Славян ничего не ответил, просто смотрел внимательно, на губах едва заметная сочувственная улыбка. Нет, такое понимание и тактичность для человека немыслимы.

- До изгнания я был словоблюстелем, - начал рассказывать Дариэль. - Звучит красиво, а на самом деле - полуархивариус-полубиблиотекарь. Архив и библиотека называются словохранилище. Все хелефайи очень любят читать, и библиотекарь знает всю долину. И его все знают. В словохранилище всегда полно народу. Так что приятелей у меня было не счесть. Один из них…

В дверь позвонили.

- Извини, - Славян легко сжал ему плечо и пошёл открывать.

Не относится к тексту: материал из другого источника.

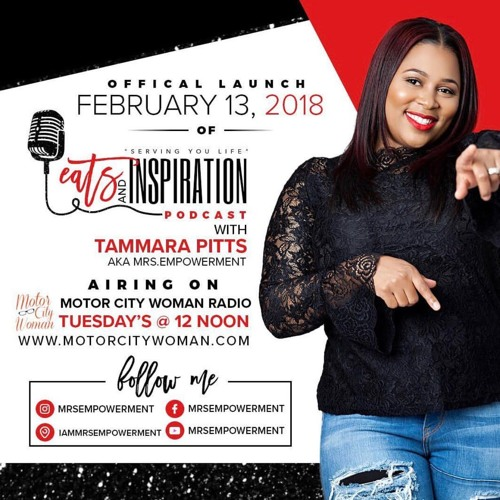 Eats And Inspiration with Tammara Pitts 2 -13-18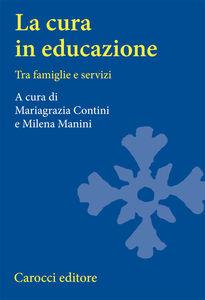 Libro La cura in educazione. Tra famiglie e servizi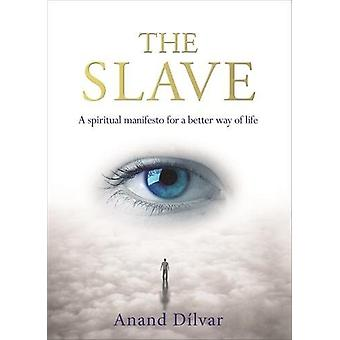 The Slave - A Spiritual Manifesto for a Better Way of Life by Anand Di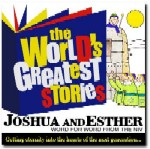 Joshua & Esther, The World's Greatest Stories by George Sarris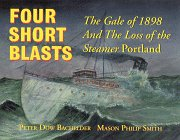 Four Short Blasts: The Gale of 1898 and the Loss of the Steamer Portland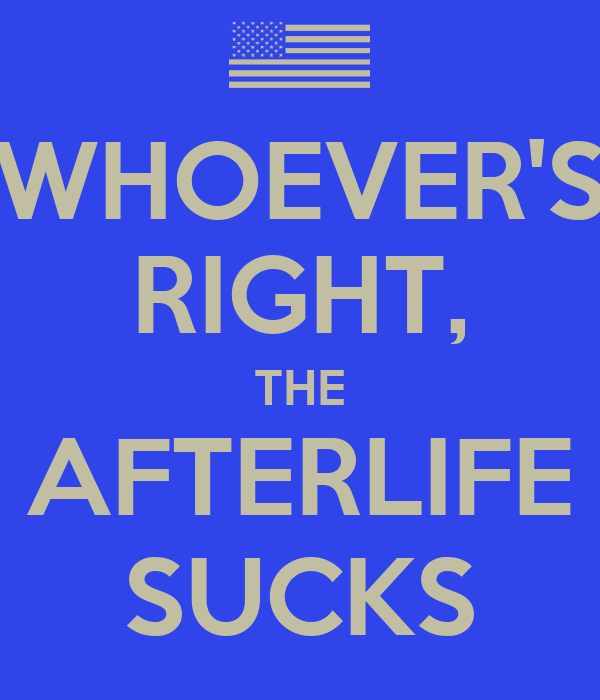 WHOEVER'S RIGHT, THE AFTERLIFE SUCKS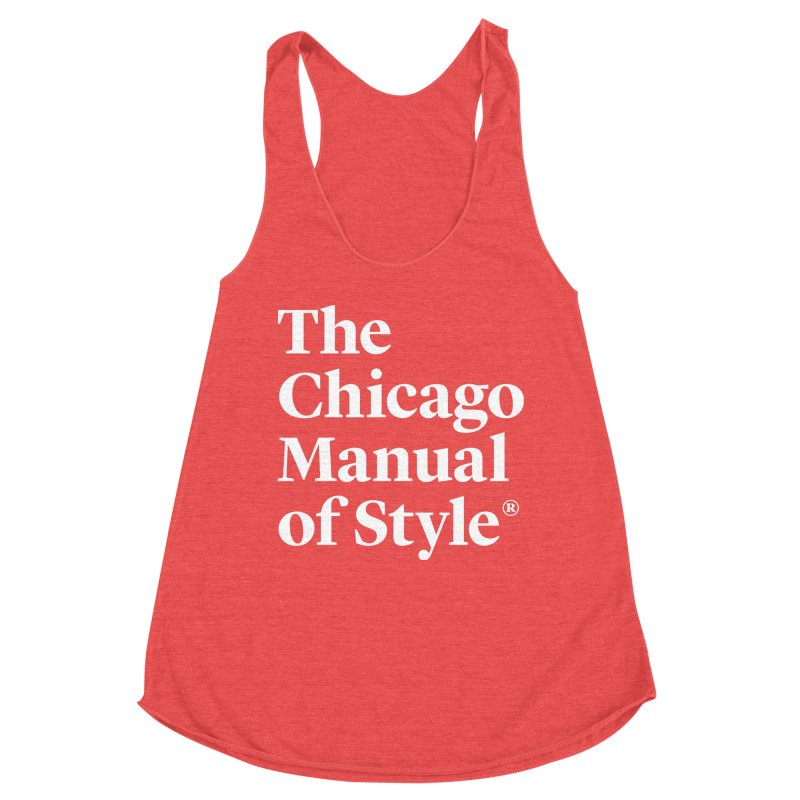 The Chicago Manual of Style Logo White Women Tank by Chicago Manual of Style
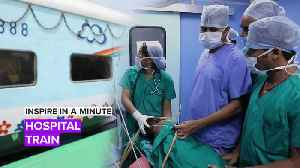 Inspire in a Minute: This train is saving lives throughout India [Video]
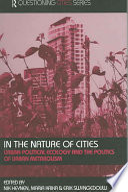 """In the Nature of Cities: Urban Political Ecology and the Politics of Urban Metabolism"" by Nik Heynen, Maria Kaika, Erik Swyngedouw"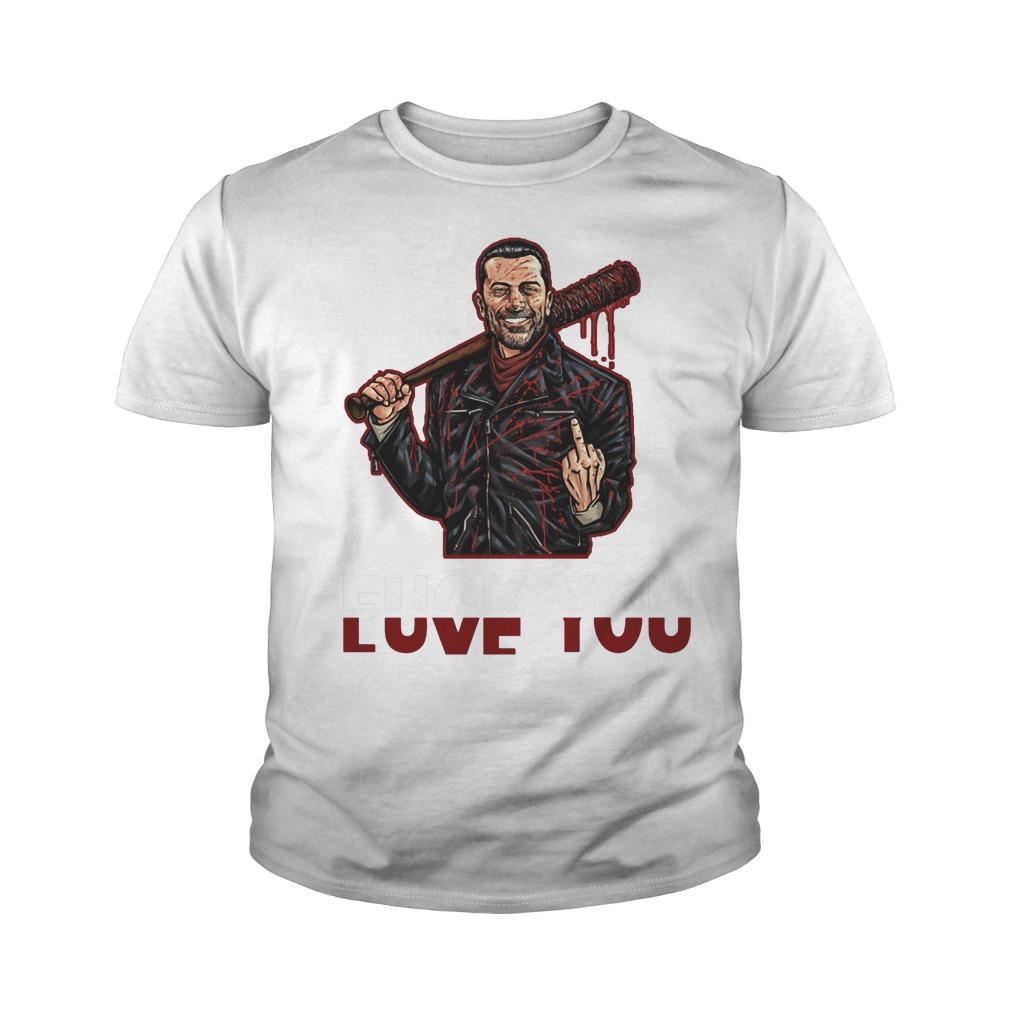 Negan Fuck You Love You The Walking Dead T-Shirt Youth Tee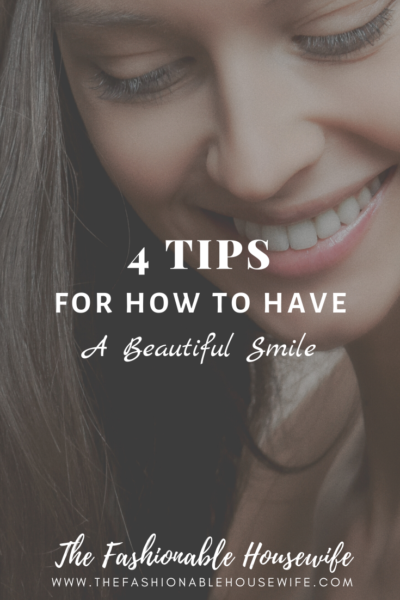 4 Tips For How To Have A Beautiful Smile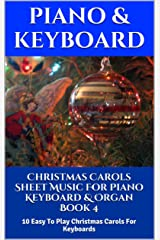 Christmas Carols Sheet Music For Piano Keyboard & Organ Book 4: 10 Easy To Play Christmas Carols For Keyboards Kindle Edition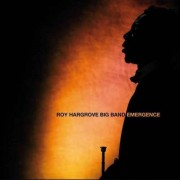 Roy= Big Band= Hargrove - Emergence- Digi- (0602527079240) (1 CD)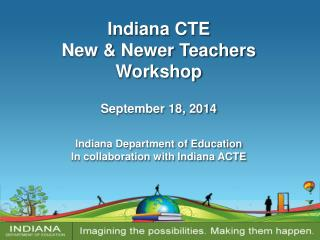 Indiana  CTE New & Newer Teachers Workshop September 18, 2014 Indiana Department of Education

- Ты позволишь войти? - негромко спросил женский голос. Хелефайна, ни одна другая женщина не может говорить с такой мелодичностью.

- Входи, - спокойно ответил Славян. Дариэль невольно сжался, он это спокойствие уже знал.

С гостевого места в кухне видно почти всю маленькую прихожую. Одета пришелица в серый рыбацкий дождевик размера на три больше, капюшон накинут - и это в сегодняшнее солнечное утро. Прячется. Дождевик дешёвый, явно купленный в спешке или вообще чужой, - обута хелефайна в изящные туфли-лодочки из чёрной замши, очень дорогие.

Гостья торопливо сбросила безобразный плащ. Сверкнули золотом длинные, до колен, вьющиеся густые волосы. Лайто. От дарко они отличаются только цветом волос и глаз, у дарко глаза всегда только чёрные или карие, а у лайто - синие или зелёные. Гостья обернулась, увидела Дариэля. Он вскочил на ноги и склонился в глубоком поклоне - долинница, ни ему, презренному вышвырку, чета.

"Какая красавица!" - только и подумал Дариэль. Человеческая одежда создана, чтобы всячески подчёркивать красоту тела, во всяком случае - у женщин. Маленькое чёрное платье из тонкого, воздушно-нежного бархата, шло зеленоглазой гостье необычайно, обрисовывало тонкую, безупречно правильную фигуру, соблазнительно обнажало прекрасные длинные ноги. Серебряный алиир в виде белочки - знак долины Пиаплиен. Маленькое ожерелье, кольца, заколки тоже серебряные, с жемчугом. Гостья из очень богатой семьи, серебро и жемчуг на Срединной и Магической сторонах ценятся дороже золота и бриллиантов, столь любимых на Техничке.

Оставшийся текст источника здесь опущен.